INSTRUCTION: Begin with the line containing "What is the numerical" and copy each line exactly through the last line of the entries, inclusive.

-- GIVEN RECORDS start --

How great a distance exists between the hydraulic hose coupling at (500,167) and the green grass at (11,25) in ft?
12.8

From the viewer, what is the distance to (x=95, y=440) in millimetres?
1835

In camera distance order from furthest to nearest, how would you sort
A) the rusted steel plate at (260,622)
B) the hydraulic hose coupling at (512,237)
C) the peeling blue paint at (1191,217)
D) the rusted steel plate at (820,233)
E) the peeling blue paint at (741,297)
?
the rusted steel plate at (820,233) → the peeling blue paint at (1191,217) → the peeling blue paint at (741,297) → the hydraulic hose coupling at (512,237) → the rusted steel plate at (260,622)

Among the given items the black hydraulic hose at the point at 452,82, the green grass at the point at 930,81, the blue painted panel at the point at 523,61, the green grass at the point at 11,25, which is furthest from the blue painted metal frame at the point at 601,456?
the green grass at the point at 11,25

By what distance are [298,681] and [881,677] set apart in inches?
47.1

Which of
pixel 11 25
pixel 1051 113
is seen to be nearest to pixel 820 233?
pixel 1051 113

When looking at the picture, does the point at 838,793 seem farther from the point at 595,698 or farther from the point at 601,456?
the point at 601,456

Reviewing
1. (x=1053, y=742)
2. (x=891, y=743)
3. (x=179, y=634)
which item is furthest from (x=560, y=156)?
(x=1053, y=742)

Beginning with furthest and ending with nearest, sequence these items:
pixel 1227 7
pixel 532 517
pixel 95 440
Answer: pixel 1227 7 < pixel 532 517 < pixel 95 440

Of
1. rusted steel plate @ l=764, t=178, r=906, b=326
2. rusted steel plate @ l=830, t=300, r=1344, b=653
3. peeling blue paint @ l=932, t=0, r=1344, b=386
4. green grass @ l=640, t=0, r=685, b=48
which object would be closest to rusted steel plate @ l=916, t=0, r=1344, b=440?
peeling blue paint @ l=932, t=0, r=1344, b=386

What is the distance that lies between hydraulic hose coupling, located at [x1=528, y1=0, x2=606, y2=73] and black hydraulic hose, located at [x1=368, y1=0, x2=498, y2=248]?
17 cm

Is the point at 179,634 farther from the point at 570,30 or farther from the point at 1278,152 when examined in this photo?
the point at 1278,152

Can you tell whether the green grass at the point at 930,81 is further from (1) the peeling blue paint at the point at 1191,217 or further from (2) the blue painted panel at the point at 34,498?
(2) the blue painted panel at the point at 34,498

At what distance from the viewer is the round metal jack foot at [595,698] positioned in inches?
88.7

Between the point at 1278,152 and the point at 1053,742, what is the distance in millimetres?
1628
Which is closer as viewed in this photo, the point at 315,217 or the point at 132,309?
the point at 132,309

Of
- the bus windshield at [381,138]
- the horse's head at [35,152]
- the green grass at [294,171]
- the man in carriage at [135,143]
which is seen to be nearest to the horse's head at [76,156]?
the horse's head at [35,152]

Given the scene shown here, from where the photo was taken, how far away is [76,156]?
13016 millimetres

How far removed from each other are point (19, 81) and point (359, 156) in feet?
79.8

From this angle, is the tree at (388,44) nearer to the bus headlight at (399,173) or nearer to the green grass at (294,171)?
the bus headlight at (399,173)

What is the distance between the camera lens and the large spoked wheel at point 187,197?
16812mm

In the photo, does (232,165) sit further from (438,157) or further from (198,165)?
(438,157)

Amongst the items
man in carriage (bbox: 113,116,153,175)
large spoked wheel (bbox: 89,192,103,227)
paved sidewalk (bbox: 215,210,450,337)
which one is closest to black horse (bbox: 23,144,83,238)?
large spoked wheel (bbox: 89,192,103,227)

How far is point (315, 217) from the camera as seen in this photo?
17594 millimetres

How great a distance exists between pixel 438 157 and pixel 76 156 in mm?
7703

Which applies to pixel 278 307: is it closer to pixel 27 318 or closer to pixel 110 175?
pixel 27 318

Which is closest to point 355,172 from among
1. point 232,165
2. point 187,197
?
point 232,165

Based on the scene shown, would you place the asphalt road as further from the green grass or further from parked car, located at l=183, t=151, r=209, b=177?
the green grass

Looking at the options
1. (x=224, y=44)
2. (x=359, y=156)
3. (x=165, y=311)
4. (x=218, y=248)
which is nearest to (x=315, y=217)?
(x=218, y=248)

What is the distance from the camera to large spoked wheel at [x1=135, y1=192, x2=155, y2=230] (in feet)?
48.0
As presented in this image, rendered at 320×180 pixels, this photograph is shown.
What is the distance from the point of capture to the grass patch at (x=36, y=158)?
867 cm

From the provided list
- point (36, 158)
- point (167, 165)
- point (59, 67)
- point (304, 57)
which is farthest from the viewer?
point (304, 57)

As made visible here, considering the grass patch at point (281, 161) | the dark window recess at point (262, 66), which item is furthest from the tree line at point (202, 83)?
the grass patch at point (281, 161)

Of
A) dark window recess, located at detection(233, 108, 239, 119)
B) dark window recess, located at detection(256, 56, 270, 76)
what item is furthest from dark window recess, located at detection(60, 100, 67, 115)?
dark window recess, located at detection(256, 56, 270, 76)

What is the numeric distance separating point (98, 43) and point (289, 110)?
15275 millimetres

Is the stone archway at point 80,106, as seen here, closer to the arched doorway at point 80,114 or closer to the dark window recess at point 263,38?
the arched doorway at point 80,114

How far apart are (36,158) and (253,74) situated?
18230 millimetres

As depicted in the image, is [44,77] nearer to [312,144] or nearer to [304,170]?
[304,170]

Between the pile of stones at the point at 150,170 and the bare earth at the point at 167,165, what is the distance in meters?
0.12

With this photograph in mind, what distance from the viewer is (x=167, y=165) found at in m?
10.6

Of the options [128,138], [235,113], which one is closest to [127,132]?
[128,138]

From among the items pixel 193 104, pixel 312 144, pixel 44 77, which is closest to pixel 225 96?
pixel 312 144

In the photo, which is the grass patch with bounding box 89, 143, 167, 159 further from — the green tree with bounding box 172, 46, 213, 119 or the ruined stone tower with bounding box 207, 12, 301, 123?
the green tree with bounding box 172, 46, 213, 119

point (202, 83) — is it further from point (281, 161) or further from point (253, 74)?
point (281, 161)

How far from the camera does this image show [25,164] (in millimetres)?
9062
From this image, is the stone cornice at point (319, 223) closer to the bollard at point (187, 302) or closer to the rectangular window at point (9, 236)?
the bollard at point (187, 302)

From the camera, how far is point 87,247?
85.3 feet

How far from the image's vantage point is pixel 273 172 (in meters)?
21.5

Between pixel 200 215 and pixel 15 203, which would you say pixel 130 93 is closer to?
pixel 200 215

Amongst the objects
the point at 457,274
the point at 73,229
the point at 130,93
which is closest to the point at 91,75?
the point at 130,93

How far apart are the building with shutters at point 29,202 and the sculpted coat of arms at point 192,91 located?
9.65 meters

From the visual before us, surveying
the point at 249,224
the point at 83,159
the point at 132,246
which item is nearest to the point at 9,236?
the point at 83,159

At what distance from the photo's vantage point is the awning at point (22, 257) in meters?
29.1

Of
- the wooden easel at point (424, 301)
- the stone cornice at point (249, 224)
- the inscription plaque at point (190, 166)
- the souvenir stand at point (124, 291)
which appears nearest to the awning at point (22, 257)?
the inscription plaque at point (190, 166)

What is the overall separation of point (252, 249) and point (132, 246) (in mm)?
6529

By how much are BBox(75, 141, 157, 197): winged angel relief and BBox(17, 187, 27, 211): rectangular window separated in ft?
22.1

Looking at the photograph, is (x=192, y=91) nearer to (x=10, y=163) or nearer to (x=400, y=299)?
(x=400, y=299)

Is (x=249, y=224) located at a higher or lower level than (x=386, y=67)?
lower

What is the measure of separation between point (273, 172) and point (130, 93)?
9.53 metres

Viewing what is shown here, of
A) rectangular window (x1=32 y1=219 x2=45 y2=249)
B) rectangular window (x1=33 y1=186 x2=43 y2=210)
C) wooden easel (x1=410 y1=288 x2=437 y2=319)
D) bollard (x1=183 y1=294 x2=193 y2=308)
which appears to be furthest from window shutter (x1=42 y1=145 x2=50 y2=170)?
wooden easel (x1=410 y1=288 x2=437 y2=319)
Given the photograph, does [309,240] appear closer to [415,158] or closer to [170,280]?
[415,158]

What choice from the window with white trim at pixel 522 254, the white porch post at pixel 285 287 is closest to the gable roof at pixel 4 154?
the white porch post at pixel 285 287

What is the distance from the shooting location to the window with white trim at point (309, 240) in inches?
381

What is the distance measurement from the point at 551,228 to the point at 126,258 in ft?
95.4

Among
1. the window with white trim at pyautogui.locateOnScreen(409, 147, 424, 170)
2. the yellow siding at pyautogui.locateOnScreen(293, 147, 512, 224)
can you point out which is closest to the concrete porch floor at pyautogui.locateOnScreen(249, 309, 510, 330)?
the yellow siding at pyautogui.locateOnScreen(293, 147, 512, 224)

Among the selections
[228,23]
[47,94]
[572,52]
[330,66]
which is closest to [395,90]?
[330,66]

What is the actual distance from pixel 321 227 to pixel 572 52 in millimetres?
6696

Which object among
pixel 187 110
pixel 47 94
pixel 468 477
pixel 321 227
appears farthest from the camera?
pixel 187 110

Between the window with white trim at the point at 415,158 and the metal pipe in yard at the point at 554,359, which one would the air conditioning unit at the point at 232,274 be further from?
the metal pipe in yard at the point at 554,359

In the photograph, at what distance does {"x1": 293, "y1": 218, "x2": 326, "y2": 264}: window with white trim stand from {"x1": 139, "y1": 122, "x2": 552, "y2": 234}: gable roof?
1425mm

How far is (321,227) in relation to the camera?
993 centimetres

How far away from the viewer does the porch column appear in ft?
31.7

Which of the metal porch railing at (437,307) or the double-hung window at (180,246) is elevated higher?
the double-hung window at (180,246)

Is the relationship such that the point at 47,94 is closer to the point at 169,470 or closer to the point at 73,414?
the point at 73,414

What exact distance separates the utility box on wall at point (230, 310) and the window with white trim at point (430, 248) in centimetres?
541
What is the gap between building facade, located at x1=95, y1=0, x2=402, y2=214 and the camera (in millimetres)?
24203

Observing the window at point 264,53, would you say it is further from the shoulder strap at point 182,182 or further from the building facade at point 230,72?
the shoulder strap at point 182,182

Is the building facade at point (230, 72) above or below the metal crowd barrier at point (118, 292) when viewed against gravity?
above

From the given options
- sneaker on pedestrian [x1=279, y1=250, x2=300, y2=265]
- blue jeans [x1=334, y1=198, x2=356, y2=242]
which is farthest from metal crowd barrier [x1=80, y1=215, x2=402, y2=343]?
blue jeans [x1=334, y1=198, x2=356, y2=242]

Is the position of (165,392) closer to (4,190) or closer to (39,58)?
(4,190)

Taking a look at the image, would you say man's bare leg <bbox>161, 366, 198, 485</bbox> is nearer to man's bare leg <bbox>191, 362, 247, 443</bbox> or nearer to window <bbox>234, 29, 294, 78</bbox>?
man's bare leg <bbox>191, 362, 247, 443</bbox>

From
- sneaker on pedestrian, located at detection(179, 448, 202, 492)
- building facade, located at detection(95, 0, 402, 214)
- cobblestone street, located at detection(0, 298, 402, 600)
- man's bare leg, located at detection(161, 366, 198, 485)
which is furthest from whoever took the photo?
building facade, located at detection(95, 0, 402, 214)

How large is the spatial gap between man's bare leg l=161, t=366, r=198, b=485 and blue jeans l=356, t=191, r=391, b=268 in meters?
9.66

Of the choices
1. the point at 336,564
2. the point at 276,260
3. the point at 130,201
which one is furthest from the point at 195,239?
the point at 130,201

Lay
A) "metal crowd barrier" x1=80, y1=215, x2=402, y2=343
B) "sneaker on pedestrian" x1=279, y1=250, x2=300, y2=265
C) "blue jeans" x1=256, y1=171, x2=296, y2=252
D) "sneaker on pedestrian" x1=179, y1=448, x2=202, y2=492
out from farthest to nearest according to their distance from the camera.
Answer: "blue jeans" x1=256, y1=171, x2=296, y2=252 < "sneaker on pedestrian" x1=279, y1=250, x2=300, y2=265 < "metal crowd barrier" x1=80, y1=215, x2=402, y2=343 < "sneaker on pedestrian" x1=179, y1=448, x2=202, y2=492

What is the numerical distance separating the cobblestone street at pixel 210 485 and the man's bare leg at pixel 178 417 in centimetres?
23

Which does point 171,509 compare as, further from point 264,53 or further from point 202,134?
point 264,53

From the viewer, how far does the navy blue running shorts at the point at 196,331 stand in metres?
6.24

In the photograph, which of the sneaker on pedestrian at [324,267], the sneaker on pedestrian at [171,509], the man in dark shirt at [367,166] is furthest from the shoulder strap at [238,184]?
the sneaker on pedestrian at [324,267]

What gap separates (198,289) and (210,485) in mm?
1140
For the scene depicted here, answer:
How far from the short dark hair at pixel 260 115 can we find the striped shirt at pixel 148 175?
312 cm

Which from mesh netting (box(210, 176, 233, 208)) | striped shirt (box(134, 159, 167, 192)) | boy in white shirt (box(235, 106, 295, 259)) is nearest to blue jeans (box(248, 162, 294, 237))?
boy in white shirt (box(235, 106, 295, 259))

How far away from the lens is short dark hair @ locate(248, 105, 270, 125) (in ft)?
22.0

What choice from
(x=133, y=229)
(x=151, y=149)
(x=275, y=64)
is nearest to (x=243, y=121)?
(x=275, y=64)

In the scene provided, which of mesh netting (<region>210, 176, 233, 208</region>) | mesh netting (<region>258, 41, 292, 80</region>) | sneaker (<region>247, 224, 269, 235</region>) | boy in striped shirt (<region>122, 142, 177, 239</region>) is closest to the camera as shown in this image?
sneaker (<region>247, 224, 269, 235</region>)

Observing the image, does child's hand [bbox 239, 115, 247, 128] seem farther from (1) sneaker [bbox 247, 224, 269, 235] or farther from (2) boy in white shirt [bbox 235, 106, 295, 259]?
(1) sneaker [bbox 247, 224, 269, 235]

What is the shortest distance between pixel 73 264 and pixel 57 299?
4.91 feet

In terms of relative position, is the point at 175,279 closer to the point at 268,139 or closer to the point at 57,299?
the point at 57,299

-- GIVEN RECORDS end --

SOLVED EXERCISE:
What is the numerical distance separating the cobblestone street at pixel 210 485 and the man's bare leg at pixel 178 417 in centimetres?
23

Which does point 171,509 compare as, further from point 264,53 or further from point 202,134?
point 264,53

From the viewer, how far does the navy blue running shorts at the point at 196,331 stand in metres?
6.24

In the photograph, which of the sneaker on pedestrian at [324,267], the sneaker on pedestrian at [171,509], the man in dark shirt at [367,166] is furthest from the shoulder strap at [238,184]?
the sneaker on pedestrian at [324,267]

What gap separates (198,289) and (210,485) in mm?
1140
For the scene depicted here, answer:
How far from the short dark hair at pixel 260 115 can we find the striped shirt at pixel 148 175?
312 cm

Which from mesh netting (box(210, 176, 233, 208)) | striped shirt (box(134, 159, 167, 192)) | boy in white shirt (box(235, 106, 295, 259)) is nearest to blue jeans (box(248, 162, 294, 237))?
boy in white shirt (box(235, 106, 295, 259))

How far away from the lens is short dark hair @ locate(248, 105, 270, 125) (in ft)?
22.0

What choice from
(x=133, y=229)
(x=151, y=149)
(x=275, y=64)
is nearest to (x=243, y=121)?
(x=275, y=64)

In the scene provided, which of mesh netting (<region>210, 176, 233, 208</region>) | mesh netting (<region>258, 41, 292, 80</region>) | sneaker (<region>247, 224, 269, 235</region>) | boy in striped shirt (<region>122, 142, 177, 239</region>) is closest to the camera as shown in this image?
sneaker (<region>247, 224, 269, 235</region>)

Observing the image, does child's hand [bbox 239, 115, 247, 128] seem farther from (1) sneaker [bbox 247, 224, 269, 235] or farther from (2) boy in white shirt [bbox 235, 106, 295, 259]?
(1) sneaker [bbox 247, 224, 269, 235]

What is the shortest distance between pixel 73 264 and pixel 57 299?
4.91 feet

In terms of relative position, is the point at 175,279 closer to the point at 268,139 or closer to the point at 57,299?
the point at 57,299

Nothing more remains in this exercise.